WHY WRONG ANSWERS ARE WRONG

A is wrong because although the federal OHS law does require employers to report various types of incidents, it doesn’t require reporting of an incident just because the police were called. For example, in addition to worker fatalities, federally regulated employers must report:

  • A disabling injury to two or more workers;
  • A worker’s loss of a body member or a part thereof or the complete loss of the usefulness of a body member or part thereof;
  • A fire or explosion;
  • Damage to a boiler or pressure vessel that results in a fire or rupture of the boiler or vessel; and
  • An electric shock, toxic atmosphere or oxygen-deficient atmosphere that caused a worker to lose consciousness.

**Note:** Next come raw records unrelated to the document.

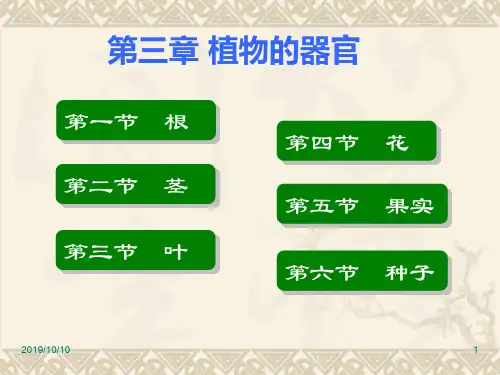 第三章 植物的器官

第一节 根

第二节 茎

第三节 叶

第四节 花

第五节 果实

第六节 种子

2019/10/10

1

C is wrong because the cause of a worker’s death is irrelevant. Federal health and safety officers must investigate all worker deaths, regardless of their cause. In addition, the cause of a worker’s death may not be immediately apparent. So what may seem to be a death by natural causes could, in fact, be work-related. For example, in this case, although it appeared that the bank manager died of a heart attack, an investigation could’ve revealed that he’d been overcome by a toxic gas or that the heart attack was, in fact, brought on by work-related stress.

D is wrong because although the manager wasn’t working at the very moment he died, he was in the workplace and on duty at the time. Thus, his death triggered the reporting requirements despite the fact it didn’t happen while, say, he was at his desk or speaking to a customer.